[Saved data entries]
______
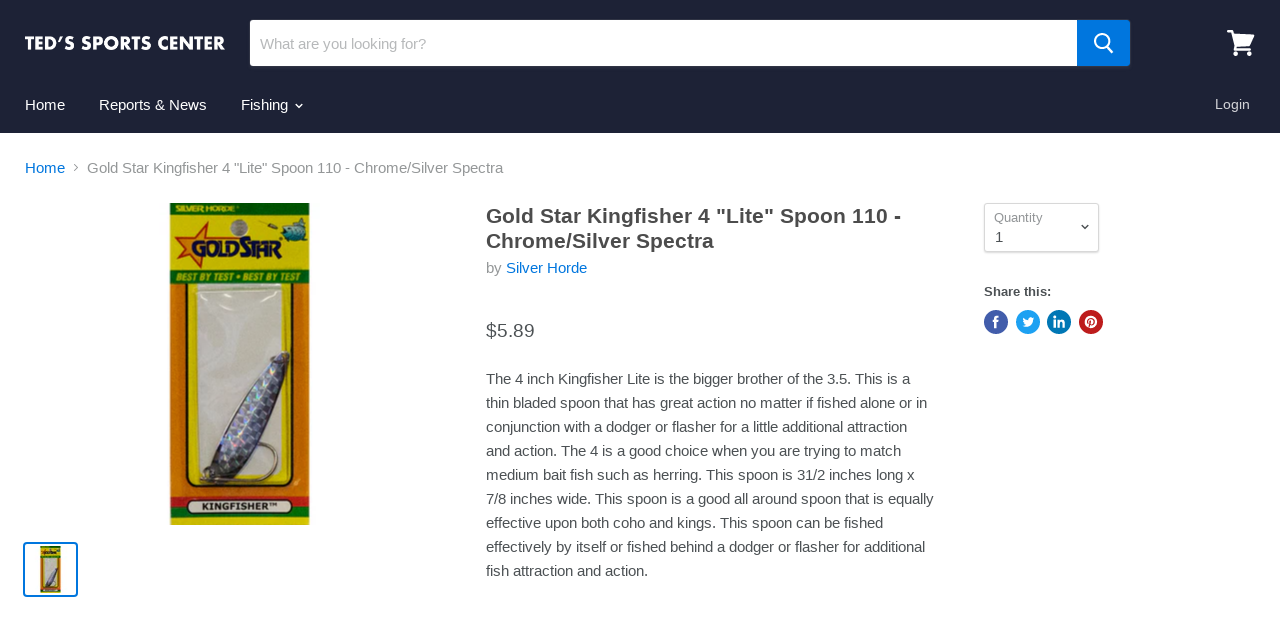

--- FILE ---
content_type: text/html; charset=utf-8
request_url: https://www.tedssportscenter.com/products/gold-star-kingfisher-4-lite-spoon-110-chrome-silver-spectra?view=_recently-viewed
body_size: 869
content:
































<li
  class="productgrid--item  imagestyle--natural      productitem--emphasis  product-recently-viewed-card"
  data-product-item
  data-product-quickshop-url="/products/gold-star-kingfisher-4-lite-spoon-110-chrome-silver-spectra"
  data-quickshop-hash="b2a4c1ecc5fff39ad2745b6d138a7f19c30223ebe67c49a9aa9771a9c845f0c8"
  
    data-recently-viewed-card
  
>
  <div class="productitem" data-product-item-content>
    <div class="product-recently-viewed-card-time" data-product-handle="gold-star-kingfisher-4-lite-spoon-110-chrome-silver-spectra">
      <button
        class="product-recently-viewed-card-remove"
        aria-label="close"
        data-remove-recently-viewed
      >
        <svg
  aria-hidden="true"
  focusable="false"
  role="presentation"
  width="10"
  height="10"
  viewBox="0 0 10 10"
  xmlns="http://www.w3.org/2000/svg"
>
  <path d="M6.08785659,5 L9.77469752,1.31315906 L8.68684094,0.225302476 L5,3.91214341 L1.31315906,0.225302476 L0.225302476,1.31315906 L3.91214341,5 L0.225302476,8.68684094 L1.31315906,9.77469752 L5,6.08785659 L8.68684094,9.77469752 L9.77469752,8.68684094 L6.08785659,5 Z"></path>
</svg>
      </button>
    </div>
    <a
      class="productitem--image-link"
      href="/products/gold-star-kingfisher-4-lite-spoon-110-chrome-silver-spectra"
      tabindex="-1"
      data-product-page-link
    >
      <figure class="productitem--image" data-product-item-image>
        
          
          

  
    <noscript data-rimg-noscript>
      <img
        
          src="//www.tedssportscenter.com/cdn/shop/products/zKgQsD2MoX03O3Emycth_2b813e55-4c7b-4c8d-98f8-976723f61bfc_512x516.jpg?v=1604178834"
        

        alt="Gold Star Kingfisher 4 &quot;Lite&quot; Spoon 110 - Chrome/Silver Spectra"
        data-rimg="noscript"
        srcset="//www.tedssportscenter.com/cdn/shop/products/zKgQsD2MoX03O3Emycth_2b813e55-4c7b-4c8d-98f8-976723f61bfc_512x516.jpg?v=1604178834 1x, //www.tedssportscenter.com/cdn/shop/products/zKgQsD2MoX03O3Emycth_2b813e55-4c7b-4c8d-98f8-976723f61bfc_691x697.jpg?v=1604178834 1.35x"
        class="productitem--image-primary"
        
        
      >
    </noscript>
  

  <img
    
      src="//www.tedssportscenter.com/cdn/shop/products/zKgQsD2MoX03O3Emycth_2b813e55-4c7b-4c8d-98f8-976723f61bfc_512x516.jpg?v=1604178834"
    
    alt="Gold Star Kingfisher 4 &quot;Lite&quot; Spoon 110 - Chrome/Silver Spectra"

    
      data-rimg="lazy"
      data-rimg-scale="1"
      data-rimg-template="//www.tedssportscenter.com/cdn/shop/products/zKgQsD2MoX03O3Emycth_2b813e55-4c7b-4c8d-98f8-976723f61bfc_{size}.jpg?v=1604178834"
      data-rimg-max="692x697"
      data-rimg-crop=""
      
      srcset="data:image/svg+xml;utf8,<svg%20xmlns='http://www.w3.org/2000/svg'%20width='512'%20height='516'></svg>"
    

    class="productitem--image-primary"
    
    
  >



  <div data-rimg-canvas></div>


        

        

<span class="productitem--badge badge--sale"
    data-badge-sales
    style="display: none;"
  >
    
      Sale
    
  </span>
      </figure>
    </a><div class="productitem--info">
      

      
        
<div class="productitem--price ">
  <div
    class="price--compare-at visible"
    data-price-compare-at
  >
      <span class="price--spacer"></span>
    
  </div>

  <div class="price--main" data-price>
      
      <span class="money">
        $5.89
      </span>
    
  </div>
</div>


      

      <h2 class="productitem--title">
        <a href="/products/gold-star-kingfisher-4-lite-spoon-110-chrome-silver-spectra" data-product-page-link>
          Gold Star Kingfisher 4 "Lite" Spoon 110 - Chrome/Silver Spectra
        </a>
      </h2>

      
        <span class="productitem--vendor">
          Silver Horde
        </span>
      

      

      
        <div class="productitem--ratings">
          <span class="shopify-product-reviews-badge" data-id="5874378571926">
            <span class="spr-badge">
              <span class="spr-starrating spr-badge-starrating">
                <i class="spr-icon spr-icon-star-empty"></i>
                <i class="spr-icon spr-icon-star-empty"></i>
                <i class="spr-icon spr-icon-star-empty"></i>
                <i class="spr-icon spr-icon-star-empty"></i>
                <i class="spr-icon spr-icon-star-empty"></i>
              </span>
            </span>
          </span>
        </div>
      

      
        <div class="productitem--description">
          <p>The 4 inch Kingfisher Lite is the bigger brother of the 3.5. This is a thin bladed spoon that has great action no matter if fished alone or in conj...</p>

          
            <a
              href="/products/gold-star-kingfisher-4-lite-spoon-110-chrome-silver-spectra"
              class="productitem--link"
              data-product-page-link
            >
              View full details
            </a>
          
        </div>
      
    </div>

    
  </div>

  
</li>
______
## TASK PROMPT
Transcribe the entries word for word, without their pictures.

## OUTPUT OF THE TASK
--- FILE ---
content_type: text/html; charset=utf-8
request_url: https://www.tedssportscenter.com/products/gold-star-kingfisher-4-lite-spoon-110-chrome-silver-spectra?view=_recently-viewed
body_size: 869
content:
































<li
  class="productgrid--item  imagestyle--natural      productitem--emphasis  product-recently-viewed-card"
  data-product-item
  data-product-quickshop-url="/products/gold-star-kingfisher-4-lite-spoon-110-chrome-silver-spectra"
  data-quickshop-hash="b2a4c1ecc5fff39ad2745b6d138a7f19c30223ebe67c49a9aa9771a9c845f0c8"
  
    data-recently-viewed-card
  
>
  <div class="productitem" data-product-item-content>
    <div class="product-recently-viewed-card-time" data-product-handle="gold-star-kingfisher-4-lite-spoon-110-chrome-silver-spectra">
      <button
        class="product-recently-viewed-card-remove"
        aria-label="close"
        data-remove-recently-viewed
      >
        <svg
  aria-hidden="true"
  focusable="false"
  role="presentation"
  width="10"
  height="10"
  viewBox="0 0 10 10"
  xmlns="http://www.w3.org/2000/svg"
>
  <path d="M6.08785659,5 L9.77469752,1.31315906 L8.68684094,0.225302476 L5,3.91214341 L1.31315906,0.225302476 L0.225302476,1.31315906 L3.91214341,5 L0.225302476,8.68684094 L1.31315906,9.77469752 L5,6.08785659 L8.68684094,9.77469752 L9.77469752,8.68684094 L6.08785659,5 Z"></path>
</svg>
      </button>
    </div>
    <a
      class="productitem--image-link"
      href="/products/gold-star-kingfisher-4-lite-spoon-110-chrome-silver-spectra"
      tabindex="-1"
      data-product-page-link
    >
      <figure class="productitem--image" data-product-item-image>
        
          
          

  
    <noscript data-rimg-noscript>
      <img
        
          src="//www.tedssportscenter.com/cdn/shop/products/zKgQsD2MoX03O3Emycth_2b813e55-4c7b-4c8d-98f8-976723f61bfc_512x516.jpg?v=1604178834"
        

        alt="Gold Star Kingfisher 4 &quot;Lite&quot; Spoon 110 - Chrome/Silver Spectra"
        data-rimg="noscript"
        srcset="//www.tedssportscenter.com/cdn/shop/products/zKgQsD2MoX03O3Emycth_2b813e55-4c7b-4c8d-98f8-976723f61bfc_512x516.jpg?v=1604178834 1x, //www.tedssportscenter.com/cdn/shop/products/zKgQsD2MoX03O3Emycth_2b813e55-4c7b-4c8d-98f8-976723f61bfc_691x697.jpg?v=1604178834 1.35x"
        class="productitem--image-primary"
        
        
      >
    </noscript>
  

  <img
    
      src="//www.tedssportscenter.com/cdn/shop/products/zKgQsD2MoX03O3Emycth_2b813e55-4c7b-4c8d-98f8-976723f61bfc_512x516.jpg?v=1604178834"
    
    alt="Gold Star Kingfisher 4 &quot;Lite&quot; Spoon 110 - Chrome/Silver Spectra"

    
      data-rimg="lazy"
      data-rimg-scale="1"
      data-rimg-template="//www.tedssportscenter.com/cdn/shop/products/zKgQsD2MoX03O3Emycth_2b813e55-4c7b-4c8d-98f8-976723f61bfc_{size}.jpg?v=1604178834"
      data-rimg-max="692x697"
      data-rimg-crop=""
      
      srcset="data:image/svg+xml;utf8,<svg%20xmlns='http://www.w3.org/2000/svg'%20width='512'%20height='516'></svg>"
    

    class="productitem--image-primary"
    
    
  >



  <div data-rimg-canvas></div>


        

        

<span class="productitem--badge badge--sale"
    data-badge-sales
    style="display: none;"
  >
    
      Sale
    
  </span>
      </figure>
    </a><div class="productitem--info">
      

      
        
<div class="productitem--price ">
  <div
    class="price--compare-at visible"
    data-price-compare-at
  >
      <span class="price--spacer"></span>
    
  </div>

  <div class="price--main" data-price>
      
      <span class="money">
        $5.89
      </span>
    
  </div>
</div>


      

      <h2 class="productitem--title">
        <a href="/products/gold-star-kingfisher-4-lite-spoon-110-chrome-silver-spectra" data-product-page-link>
          Gold Star Kingfisher 4 "Lite" Spoon 110 - Chrome/Silver Spectra
        </a>
      </h2>

      
        <span class="productitem--vendor">
          Silver Horde
        </span>
      

      

      
        <div class="productitem--ratings">
          <span class="shopify-product-reviews-badge" data-id="5874378571926">
            <span class="spr-badge">
              <span class="spr-starrating spr-badge-starrating">
                <i class="spr-icon spr-icon-star-empty"></i>
                <i class="spr-icon spr-icon-star-empty"></i>
                <i class="spr-icon spr-icon-star-empty"></i>
                <i class="spr-icon spr-icon-star-empty"></i>
                <i class="spr-icon spr-icon-star-empty"></i>
              </span>
            </span>
          </span>
        </div>
      

      
        <div class="productitem--description">
          <p>The 4 inch Kingfisher Lite is the bigger brother of the 3.5. This is a thin bladed spoon that has great action no matter if fished alone or in conj...</p>

          
            <a
              href="/products/gold-star-kingfisher-4-lite-spoon-110-chrome-silver-spectra"
              class="productitem--link"
              data-product-page-link
            >
              View full details
            </a>
          
        </div>
      
    </div>

    
  </div>

  
</li>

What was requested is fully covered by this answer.